In a third embodiment, provided is a system for recycling rubber, comprising: a grinder; vertically-oriented dryer; a compressor; and an extruder.
The third or any subsequent embodiment may further include a steel belted conveyor and shrouded fans.
The third or any subsequent embodiment may further include a shredder.
The third or any subsequent embodiment may further include a moisture monitor.
The third or any subsequent embodiment may further include a heating blanket circumscribing at least a portion of the vertically-oriented dryer.
The third or any subsequent embodiment may further provide that the vertically-oriented dryer is at ambient pressure.
The third or any subsequent embodiment may further provide that the extruder is configured to extrude rubber at a temperature from about 220 degrees F. to about 230 degrees F.
The third or any subsequent embodiment may further include a bailer.
It will be understood that the embodiments described herein are merely exemplary, and that one skilled in the art may make variations and modifications without departing from the spirit and scope of the invention. All such variations and modifications are intended to be included within the scope of the invention as described hereinabove. Further, all embodiments disclosed are not necessarily in the alternative, as various embodiments of the invention may be combined to provide the desired result.

Claims

1. A method of recycling rubber comprising:

(a) grinding rubber to be recycled;

(b) drying said rubber in a heated, vertically-oriented blender;

(c) compressing said rubber in a compressor; and

(d) extruding said rubber through an extruder and onto a conveyor.

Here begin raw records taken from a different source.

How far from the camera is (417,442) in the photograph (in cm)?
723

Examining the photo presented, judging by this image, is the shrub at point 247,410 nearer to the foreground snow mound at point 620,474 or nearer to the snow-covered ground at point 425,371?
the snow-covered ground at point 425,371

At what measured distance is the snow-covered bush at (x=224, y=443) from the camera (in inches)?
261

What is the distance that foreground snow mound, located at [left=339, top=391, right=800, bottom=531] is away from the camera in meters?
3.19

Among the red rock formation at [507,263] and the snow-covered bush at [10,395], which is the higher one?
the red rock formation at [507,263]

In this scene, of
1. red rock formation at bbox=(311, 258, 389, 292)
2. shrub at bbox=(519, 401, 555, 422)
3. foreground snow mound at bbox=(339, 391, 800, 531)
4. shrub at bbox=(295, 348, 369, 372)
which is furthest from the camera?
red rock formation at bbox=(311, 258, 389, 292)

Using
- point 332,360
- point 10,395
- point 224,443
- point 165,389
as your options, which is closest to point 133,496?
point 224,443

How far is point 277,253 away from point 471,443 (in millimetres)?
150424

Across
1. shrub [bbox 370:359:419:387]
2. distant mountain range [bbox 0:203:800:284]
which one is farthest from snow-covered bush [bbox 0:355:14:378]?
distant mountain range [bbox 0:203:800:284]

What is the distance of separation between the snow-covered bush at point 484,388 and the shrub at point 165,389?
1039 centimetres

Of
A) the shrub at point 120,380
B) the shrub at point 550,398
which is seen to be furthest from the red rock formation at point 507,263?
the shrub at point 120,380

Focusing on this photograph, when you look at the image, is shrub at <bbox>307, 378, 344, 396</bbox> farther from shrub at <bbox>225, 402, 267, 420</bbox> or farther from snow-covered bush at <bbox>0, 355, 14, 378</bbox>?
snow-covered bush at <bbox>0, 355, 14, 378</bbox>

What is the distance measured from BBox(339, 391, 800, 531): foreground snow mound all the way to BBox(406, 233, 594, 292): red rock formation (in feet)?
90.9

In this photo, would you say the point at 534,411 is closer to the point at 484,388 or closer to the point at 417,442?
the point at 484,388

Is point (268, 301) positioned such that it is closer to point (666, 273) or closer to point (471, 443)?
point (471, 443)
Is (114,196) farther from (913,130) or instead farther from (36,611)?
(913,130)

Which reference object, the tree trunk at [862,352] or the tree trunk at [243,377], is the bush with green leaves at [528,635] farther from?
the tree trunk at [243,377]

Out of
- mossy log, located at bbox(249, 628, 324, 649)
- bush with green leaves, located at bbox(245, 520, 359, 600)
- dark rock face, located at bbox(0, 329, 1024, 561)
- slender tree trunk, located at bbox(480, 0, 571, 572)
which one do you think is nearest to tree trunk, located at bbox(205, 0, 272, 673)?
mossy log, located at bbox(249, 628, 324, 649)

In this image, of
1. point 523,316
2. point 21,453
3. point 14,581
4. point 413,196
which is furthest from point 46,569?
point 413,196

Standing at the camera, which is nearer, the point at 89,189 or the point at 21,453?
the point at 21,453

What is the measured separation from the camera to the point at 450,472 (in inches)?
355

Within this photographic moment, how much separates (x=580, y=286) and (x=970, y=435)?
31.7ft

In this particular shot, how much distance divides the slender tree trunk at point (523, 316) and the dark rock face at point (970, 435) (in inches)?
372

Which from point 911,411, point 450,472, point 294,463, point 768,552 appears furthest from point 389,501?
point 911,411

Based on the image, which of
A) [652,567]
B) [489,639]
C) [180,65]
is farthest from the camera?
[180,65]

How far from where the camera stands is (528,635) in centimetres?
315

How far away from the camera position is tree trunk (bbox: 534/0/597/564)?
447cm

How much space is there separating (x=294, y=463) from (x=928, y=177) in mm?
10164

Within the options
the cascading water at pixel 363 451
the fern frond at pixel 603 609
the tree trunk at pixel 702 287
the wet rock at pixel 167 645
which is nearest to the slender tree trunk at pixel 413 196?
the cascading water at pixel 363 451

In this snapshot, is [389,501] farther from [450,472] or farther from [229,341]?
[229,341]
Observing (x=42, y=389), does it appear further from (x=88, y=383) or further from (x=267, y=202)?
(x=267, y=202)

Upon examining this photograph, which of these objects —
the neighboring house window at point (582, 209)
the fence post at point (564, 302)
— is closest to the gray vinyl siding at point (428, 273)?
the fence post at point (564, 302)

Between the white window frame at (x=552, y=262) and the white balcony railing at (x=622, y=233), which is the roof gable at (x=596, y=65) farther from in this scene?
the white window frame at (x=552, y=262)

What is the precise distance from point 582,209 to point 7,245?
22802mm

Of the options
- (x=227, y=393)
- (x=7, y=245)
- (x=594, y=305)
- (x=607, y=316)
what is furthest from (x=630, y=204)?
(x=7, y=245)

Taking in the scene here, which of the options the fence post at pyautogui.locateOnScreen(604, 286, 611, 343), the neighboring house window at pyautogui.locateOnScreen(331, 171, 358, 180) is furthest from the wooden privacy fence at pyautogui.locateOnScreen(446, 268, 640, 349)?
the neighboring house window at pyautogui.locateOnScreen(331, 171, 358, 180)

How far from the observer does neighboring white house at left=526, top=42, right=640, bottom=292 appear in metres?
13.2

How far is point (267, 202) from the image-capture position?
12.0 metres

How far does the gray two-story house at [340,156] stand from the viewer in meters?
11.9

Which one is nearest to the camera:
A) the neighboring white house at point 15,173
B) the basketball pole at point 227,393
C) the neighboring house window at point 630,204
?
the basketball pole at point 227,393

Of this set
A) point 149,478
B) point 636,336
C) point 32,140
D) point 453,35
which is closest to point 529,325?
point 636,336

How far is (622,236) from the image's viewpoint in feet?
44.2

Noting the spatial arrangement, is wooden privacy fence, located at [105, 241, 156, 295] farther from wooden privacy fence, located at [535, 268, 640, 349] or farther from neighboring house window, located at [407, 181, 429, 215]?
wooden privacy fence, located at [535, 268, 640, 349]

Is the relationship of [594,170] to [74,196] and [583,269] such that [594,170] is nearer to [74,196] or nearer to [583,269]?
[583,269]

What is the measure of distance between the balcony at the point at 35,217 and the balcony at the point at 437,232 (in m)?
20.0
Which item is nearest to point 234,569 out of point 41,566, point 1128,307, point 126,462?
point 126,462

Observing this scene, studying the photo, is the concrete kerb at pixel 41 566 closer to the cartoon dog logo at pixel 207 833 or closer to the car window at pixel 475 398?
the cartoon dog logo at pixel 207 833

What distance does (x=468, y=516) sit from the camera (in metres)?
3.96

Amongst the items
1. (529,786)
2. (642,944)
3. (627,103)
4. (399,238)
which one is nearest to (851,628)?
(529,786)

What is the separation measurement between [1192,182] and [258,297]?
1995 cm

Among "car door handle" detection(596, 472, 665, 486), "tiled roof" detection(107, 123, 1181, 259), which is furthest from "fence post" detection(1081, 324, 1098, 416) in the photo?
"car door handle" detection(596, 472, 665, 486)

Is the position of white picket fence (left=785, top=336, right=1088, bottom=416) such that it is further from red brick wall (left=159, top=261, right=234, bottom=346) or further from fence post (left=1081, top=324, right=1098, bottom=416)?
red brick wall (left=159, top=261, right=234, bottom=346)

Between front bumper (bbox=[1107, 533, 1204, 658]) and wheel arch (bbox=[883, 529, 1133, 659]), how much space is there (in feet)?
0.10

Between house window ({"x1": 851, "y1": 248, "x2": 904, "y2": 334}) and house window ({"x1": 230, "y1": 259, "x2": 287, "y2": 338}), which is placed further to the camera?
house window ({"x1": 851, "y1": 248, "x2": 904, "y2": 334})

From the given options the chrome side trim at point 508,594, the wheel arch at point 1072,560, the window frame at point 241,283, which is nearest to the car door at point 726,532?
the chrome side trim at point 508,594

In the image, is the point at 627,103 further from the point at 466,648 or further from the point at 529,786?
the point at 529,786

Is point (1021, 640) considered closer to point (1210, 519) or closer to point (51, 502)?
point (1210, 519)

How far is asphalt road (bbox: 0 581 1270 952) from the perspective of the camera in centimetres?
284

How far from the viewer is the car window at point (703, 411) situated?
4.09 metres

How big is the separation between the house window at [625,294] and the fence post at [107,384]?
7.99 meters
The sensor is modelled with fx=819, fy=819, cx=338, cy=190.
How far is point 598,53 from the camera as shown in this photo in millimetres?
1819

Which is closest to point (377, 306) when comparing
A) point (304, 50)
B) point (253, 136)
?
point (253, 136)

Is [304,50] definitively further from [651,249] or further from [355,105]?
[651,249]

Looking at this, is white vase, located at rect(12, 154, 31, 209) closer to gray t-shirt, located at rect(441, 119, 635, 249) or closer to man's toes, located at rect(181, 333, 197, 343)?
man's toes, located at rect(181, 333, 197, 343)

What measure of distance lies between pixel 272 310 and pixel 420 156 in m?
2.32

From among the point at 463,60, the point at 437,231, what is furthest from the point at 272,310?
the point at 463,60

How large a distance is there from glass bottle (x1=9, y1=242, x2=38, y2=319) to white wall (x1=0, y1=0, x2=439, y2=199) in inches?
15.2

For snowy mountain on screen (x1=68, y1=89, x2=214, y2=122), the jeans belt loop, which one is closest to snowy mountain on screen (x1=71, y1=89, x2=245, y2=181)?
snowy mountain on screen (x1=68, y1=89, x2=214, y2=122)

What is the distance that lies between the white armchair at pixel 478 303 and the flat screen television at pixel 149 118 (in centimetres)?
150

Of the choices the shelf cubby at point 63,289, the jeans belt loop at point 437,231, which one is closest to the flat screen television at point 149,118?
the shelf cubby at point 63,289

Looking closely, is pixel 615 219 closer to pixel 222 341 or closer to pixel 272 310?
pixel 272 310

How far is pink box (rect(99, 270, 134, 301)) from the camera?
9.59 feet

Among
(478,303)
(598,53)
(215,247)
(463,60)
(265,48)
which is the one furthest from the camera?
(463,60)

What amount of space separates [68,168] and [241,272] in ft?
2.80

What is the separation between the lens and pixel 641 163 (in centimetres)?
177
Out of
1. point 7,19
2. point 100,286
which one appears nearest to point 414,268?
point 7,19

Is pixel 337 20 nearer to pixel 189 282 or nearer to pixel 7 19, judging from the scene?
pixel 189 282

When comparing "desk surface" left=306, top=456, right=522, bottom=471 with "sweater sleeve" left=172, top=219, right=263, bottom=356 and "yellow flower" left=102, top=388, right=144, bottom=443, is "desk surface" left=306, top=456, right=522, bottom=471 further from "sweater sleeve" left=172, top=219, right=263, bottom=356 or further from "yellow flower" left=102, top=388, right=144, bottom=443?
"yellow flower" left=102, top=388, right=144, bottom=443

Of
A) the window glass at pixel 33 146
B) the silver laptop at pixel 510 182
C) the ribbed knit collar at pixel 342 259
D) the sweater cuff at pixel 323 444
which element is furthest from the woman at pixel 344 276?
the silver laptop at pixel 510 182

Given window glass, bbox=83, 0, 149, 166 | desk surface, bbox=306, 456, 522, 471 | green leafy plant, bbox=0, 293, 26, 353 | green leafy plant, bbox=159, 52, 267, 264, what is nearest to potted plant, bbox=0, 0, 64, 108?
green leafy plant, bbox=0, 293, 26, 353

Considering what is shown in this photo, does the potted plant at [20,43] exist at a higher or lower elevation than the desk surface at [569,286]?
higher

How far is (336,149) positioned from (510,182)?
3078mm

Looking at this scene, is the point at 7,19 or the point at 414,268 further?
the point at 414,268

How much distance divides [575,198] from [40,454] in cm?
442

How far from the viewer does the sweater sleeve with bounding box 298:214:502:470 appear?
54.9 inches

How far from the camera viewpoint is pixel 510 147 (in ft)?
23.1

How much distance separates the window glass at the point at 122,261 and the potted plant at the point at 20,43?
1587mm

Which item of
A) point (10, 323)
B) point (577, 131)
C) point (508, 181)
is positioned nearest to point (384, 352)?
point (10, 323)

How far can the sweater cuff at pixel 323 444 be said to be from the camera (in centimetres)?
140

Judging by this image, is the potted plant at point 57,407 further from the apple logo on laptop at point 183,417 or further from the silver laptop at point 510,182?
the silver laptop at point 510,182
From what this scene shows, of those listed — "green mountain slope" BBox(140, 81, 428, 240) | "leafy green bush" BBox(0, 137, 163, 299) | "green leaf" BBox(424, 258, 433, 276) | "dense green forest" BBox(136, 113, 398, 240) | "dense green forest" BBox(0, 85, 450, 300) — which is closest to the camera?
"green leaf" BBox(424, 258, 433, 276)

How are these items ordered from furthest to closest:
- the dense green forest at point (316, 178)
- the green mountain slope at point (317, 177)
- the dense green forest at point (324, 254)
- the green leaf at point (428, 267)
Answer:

2. The method of claim 1, comprising cooling the rubber after said extruding on a steel belted conveyor with shrouded fans.

3. The method of claim 1, wherein said drying comprises dry air circulation drying.

4. The method of claim 3, wherein said drying occurs at ambient pressure.

5. The method of claim 1, comprising shredding the rubber before grinding.

6. The method of claim 1, comprising monitoring the moisture content of the rubber.

7. The method of claim 1, wherein moisture content of said rubber is about 0% to about 1% after drying.

8. The method of claim 1, wherein moisture content of said rubber is about 0% to about 0.8% after drying.

9. The method of claim 1, wherein moisture content of said rubber is about 0% to about 0.5% after drying.

10. The method of claim 1, wherein the rubber extruded from the extruder is at a temperature from about 210 degrees F. to about 240 degrees F.

11. The method of claim 1, wherein the rubber extruded from the extruder is at a temperature from about 215 degrees F. to about 235 degrees F.

12. The method of claim 1, wherein the rubber extruded from the extruder is at a temperature from about 220 degrees F. to about 230 degrees F.

13. The method of claim 1, further comprising bailing the rubber.

14. Recycled rubber produced by the process of any of claim 1.

15. A system for recycling rubber comprising:

(a) at least one grinder;

(b) at least one vertically-oriented dryer;

(c) at least one compressor; and

(d) at least one extruder.

16. The system of claim 15, further comprising at least one steel belted conveyor and shrouded fans, wherein said at least one steel belted conveyor is configured to receive rubber from said extruder.

17. The system of claim 15, further comprising at least one of the group consisting of a t least one shredder, at least one moisture monitor, at least one bailer, and at least one heating jacket surrounding at least a portion of the at least one vertically-oriented dryer, wherein the at least one vertically-oriented dryer is capable of operating at ambient pressure, and combinations thereof.

18. The system of claim 15, wherein the at least one extruder is configured to extrude rubber at a temperature from about 210 degrees F. to about 240 degrees F.

19. The system of claim 15, wherein the at least one extruder is configured to extrude rubber at a temperature from about 215 degrees F. to about 235 degrees F.

20. The system of claim 15, wherein the at least one extruder is configured to extrude rubber at a temperature from about 220 degrees F. to about 230 degrees F.